Fury is 596mm2 ( taken on Anandtech review )... But at least at 28nm, both nvidia and AMD have hit the reticule limit of TSMC.. I dont know what is the limit on 14-16nm. ( But will they really want to hit the bigger sized chip on the first series of this new process ? ... I dont think... )
Im not sure the interposer size is a limiter factor there.
For the purposes of manufacturing the GPUs, the limit is an optical one related to the equipment. It's not going to change much.
The interposer for Fiji did a few things to allow the whole assembly to exceed the reticle limit for the interposer. The interposer itself is larger, but the patterned area subject to optical limits does not cover the whole interposer.
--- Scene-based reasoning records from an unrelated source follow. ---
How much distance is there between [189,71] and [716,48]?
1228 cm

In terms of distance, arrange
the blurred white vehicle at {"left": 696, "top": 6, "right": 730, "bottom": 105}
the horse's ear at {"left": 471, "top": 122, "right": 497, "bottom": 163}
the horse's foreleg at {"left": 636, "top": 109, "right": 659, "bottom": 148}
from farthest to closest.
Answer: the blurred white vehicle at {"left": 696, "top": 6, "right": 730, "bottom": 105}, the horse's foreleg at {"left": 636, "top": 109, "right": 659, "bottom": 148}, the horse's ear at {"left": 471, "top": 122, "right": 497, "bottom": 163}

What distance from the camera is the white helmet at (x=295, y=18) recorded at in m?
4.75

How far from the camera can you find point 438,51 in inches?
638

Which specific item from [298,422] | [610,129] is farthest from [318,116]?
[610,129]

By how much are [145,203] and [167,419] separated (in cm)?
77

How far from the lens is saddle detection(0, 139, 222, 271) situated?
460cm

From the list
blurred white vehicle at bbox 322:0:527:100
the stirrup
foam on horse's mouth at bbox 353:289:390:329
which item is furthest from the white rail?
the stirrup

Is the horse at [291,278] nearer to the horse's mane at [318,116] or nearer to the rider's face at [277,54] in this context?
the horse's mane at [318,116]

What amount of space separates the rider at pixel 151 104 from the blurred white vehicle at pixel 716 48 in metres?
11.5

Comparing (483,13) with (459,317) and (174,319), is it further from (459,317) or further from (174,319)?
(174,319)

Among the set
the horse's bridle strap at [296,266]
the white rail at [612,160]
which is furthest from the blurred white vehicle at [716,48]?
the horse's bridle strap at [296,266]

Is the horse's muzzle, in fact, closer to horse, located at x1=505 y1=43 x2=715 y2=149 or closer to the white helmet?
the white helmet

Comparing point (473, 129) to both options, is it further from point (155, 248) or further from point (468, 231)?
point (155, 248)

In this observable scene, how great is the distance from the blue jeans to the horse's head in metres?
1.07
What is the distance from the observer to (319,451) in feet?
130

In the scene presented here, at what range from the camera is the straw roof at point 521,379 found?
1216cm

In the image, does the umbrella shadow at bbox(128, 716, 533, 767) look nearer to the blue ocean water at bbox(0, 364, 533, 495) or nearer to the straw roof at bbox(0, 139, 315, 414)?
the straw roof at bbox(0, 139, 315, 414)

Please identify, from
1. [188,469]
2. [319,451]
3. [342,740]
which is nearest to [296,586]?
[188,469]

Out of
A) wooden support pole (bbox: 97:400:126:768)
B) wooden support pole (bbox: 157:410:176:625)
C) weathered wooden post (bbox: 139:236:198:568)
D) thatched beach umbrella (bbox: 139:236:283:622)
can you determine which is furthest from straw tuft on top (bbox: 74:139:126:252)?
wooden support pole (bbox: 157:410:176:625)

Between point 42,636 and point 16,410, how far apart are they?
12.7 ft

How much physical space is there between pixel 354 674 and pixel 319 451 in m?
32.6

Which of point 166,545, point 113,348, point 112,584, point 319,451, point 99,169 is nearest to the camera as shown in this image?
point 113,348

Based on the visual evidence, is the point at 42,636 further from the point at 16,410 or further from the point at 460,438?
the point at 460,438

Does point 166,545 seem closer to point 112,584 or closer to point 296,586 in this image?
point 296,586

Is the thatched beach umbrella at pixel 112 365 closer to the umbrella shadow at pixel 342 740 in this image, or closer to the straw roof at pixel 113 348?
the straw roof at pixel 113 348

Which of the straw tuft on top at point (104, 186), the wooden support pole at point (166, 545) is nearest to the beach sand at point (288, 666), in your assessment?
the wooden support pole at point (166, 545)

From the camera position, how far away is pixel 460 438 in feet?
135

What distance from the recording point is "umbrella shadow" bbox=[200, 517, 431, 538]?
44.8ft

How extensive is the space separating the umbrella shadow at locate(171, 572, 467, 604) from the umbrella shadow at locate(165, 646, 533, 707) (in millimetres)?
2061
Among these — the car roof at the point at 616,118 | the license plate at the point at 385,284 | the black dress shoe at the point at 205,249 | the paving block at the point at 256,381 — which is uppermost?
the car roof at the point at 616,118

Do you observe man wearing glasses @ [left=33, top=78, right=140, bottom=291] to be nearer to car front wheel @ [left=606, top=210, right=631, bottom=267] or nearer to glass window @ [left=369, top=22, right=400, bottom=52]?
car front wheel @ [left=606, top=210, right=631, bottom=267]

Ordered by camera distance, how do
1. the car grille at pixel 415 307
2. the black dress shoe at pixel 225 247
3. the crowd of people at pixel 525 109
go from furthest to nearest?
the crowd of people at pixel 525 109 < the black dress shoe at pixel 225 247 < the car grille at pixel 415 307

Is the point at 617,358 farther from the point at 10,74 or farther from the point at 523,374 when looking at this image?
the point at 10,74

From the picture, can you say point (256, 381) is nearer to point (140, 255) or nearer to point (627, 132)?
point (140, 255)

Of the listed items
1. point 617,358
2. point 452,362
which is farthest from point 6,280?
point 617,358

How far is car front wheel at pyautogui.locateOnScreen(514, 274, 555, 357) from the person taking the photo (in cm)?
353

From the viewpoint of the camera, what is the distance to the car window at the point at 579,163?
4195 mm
The GPU runs right up to the limit on one dimension, and the HBM stacks partially extend past the edge of the patterned region, taking some spacing pressure off of the GPU.
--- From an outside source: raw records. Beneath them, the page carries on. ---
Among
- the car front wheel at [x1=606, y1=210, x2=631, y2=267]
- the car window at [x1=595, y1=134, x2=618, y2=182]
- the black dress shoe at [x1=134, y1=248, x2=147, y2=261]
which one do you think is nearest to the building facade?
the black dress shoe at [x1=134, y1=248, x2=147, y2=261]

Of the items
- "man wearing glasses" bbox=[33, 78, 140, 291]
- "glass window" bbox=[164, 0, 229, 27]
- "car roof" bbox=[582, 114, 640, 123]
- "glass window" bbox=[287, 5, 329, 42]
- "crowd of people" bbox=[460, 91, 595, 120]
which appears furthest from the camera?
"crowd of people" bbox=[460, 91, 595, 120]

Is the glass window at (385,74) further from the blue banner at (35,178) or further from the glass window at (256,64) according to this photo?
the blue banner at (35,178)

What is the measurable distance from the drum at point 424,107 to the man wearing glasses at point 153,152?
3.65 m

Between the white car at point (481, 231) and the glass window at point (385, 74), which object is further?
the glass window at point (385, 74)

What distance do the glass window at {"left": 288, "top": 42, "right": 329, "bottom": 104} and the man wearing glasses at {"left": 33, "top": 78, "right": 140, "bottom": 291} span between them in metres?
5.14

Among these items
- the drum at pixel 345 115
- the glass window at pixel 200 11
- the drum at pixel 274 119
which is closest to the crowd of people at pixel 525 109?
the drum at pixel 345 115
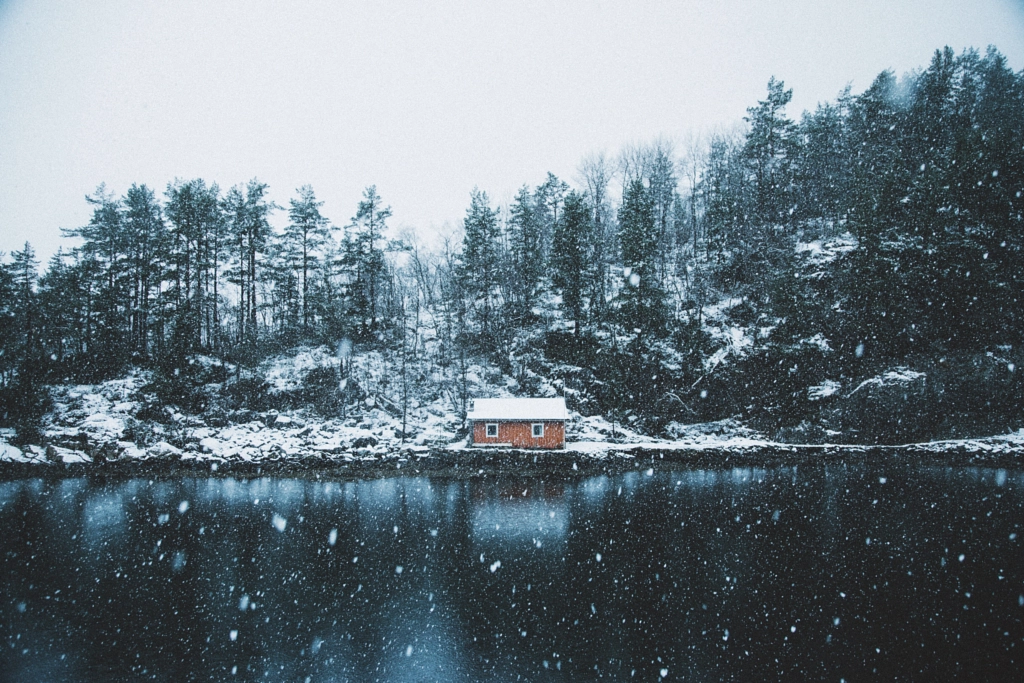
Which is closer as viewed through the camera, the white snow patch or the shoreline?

There are ways to expand the area of the interposer, with varying degrees of complication and risk.
Some of TSMC's planned products for 2.5D integration might be expanding the limit, and others might be doing so as well as they get past the early implementations of the concept.
Reticle size should stay the same for all intends and purposes. But I haven't read anywhere, why HBM2 should be significantly bigger, quite the contrary, they're within the same JEDEC spec, not even officially named HBM2.
What was called HBM2 is a separate revision of the spec, but it the package is defined to be larger than the early version of the memory used by Fiji.
http://www.anandtech.com/show/9969/jedec-publishes-hbm2-specification
HBM2 memory stacks are not only faster and more capacious than HBM1 KGSDs, but they are also larger. SK Hynix’s HBM1 package has dimensions of 5.48 mm × 7.29 mm (39.94 mm2). The company’s HBM2 chip will have dimensions of 7.75 mm × 11.87 mm (91.99 mm2). Besides, HBM2 stacks will also be higher (0.695 mm/0.72 mm/0.745 mm vs. 0.49 mm) than HBM1 KGSDs, which may require developers of ASICs (e.g., GPUs) to install a heat-spreader on their SiPs to compensate for any differences in height between the memory stacks and GPU die, to protect the DRAM, and to guarantee sufficient cooling for high bandwidth memory.